- Task details -
Turn every line of the material below into a JSON list of strings, one string per line, and leave out the blank lines.

- Extracted entries -

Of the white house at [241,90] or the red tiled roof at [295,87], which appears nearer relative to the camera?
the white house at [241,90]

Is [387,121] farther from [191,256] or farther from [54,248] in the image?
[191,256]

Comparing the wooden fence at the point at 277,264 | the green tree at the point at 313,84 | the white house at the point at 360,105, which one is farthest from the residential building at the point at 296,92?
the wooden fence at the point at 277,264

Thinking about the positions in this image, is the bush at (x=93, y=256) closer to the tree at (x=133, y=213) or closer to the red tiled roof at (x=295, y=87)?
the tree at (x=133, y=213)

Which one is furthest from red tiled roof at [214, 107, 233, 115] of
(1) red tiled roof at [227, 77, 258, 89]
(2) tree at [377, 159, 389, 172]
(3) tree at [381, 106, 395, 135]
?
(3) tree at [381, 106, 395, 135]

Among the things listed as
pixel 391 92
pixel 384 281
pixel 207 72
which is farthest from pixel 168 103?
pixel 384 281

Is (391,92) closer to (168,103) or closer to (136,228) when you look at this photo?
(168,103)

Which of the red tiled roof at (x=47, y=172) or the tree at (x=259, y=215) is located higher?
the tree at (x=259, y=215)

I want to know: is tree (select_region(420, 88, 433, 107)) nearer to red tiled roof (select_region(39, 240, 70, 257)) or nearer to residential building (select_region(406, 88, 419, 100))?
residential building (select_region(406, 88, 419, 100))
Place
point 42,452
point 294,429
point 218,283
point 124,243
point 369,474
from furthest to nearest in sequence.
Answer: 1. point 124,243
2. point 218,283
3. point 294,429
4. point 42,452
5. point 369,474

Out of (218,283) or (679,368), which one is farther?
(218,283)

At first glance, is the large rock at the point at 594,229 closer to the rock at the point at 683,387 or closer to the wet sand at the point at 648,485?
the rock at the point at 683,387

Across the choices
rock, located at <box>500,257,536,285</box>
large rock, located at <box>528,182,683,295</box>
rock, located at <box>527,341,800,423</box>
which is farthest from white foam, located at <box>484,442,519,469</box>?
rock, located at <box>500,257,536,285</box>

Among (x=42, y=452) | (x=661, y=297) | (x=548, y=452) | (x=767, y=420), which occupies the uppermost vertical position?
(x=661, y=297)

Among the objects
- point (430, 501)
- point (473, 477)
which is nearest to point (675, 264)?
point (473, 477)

- Reply -
[
  "Of the white house at [241,90] or the red tiled roof at [295,87], which appears nearer relative to the camera?",
  "the white house at [241,90]",
  "Is [387,121] farther from [191,256] or farther from [54,248] in the image?",
  "[191,256]",
  "Comparing the wooden fence at the point at 277,264 | the green tree at the point at 313,84 | the white house at the point at 360,105, which one is farthest from the residential building at the point at 296,92?",
  "the wooden fence at the point at 277,264",
  "Thinking about the positions in this image, is the bush at (x=93, y=256) closer to the tree at (x=133, y=213) or closer to the red tiled roof at (x=295, y=87)?",
  "the tree at (x=133, y=213)",
  "Which one is furthest from red tiled roof at [214, 107, 233, 115] of",
  "(1) red tiled roof at [227, 77, 258, 89]",
  "(2) tree at [377, 159, 389, 172]",
  "(3) tree at [381, 106, 395, 135]",
  "?",
  "(3) tree at [381, 106, 395, 135]",
  "Among the things listed as",
  "pixel 391 92",
  "pixel 384 281",
  "pixel 207 72",
  "which is farthest from pixel 168 103?",
  "pixel 384 281",
  "Is (391,92) closer to (168,103) or closer to (136,228) when you look at this photo?",
  "(168,103)",
  "Which of the red tiled roof at (x=47, y=172) or the tree at (x=259, y=215) is located higher?",
  "the tree at (x=259, y=215)",
  "I want to know: is tree (select_region(420, 88, 433, 107)) nearer to red tiled roof (select_region(39, 240, 70, 257)) or nearer to residential building (select_region(406, 88, 419, 100))?",
  "residential building (select_region(406, 88, 419, 100))",
  "Place",
  "point 42,452",
  "point 294,429",
  "point 218,283",
  "point 124,243",
  "point 369,474",
  "from furthest to nearest in sequence.",
  "Answer: 1. point 124,243",
  "2. point 218,283",
  "3. point 294,429",
  "4. point 42,452",
  "5. point 369,474",
  "Out of (218,283) or (679,368), which one is farther?",
  "(218,283)",
  "At first glance, is the large rock at the point at 594,229 closer to the rock at the point at 683,387 or closer to the wet sand at the point at 648,485?",
  "the rock at the point at 683,387",
  "Across the choices",
  "rock, located at <box>500,257,536,285</box>",
  "large rock, located at <box>528,182,683,295</box>",
  "rock, located at <box>527,341,800,423</box>",
  "which is farthest from white foam, located at <box>484,442,519,469</box>?",
  "rock, located at <box>500,257,536,285</box>",
  "Among (x=42, y=452) | (x=661, y=297) | (x=548, y=452) | (x=767, y=420), which occupies the uppermost vertical position?",
  "(x=661, y=297)",
  "Among the objects",
  "- point (430, 501)",
  "- point (473, 477)",
  "which is nearest to point (675, 264)?",
  "point (473, 477)"
]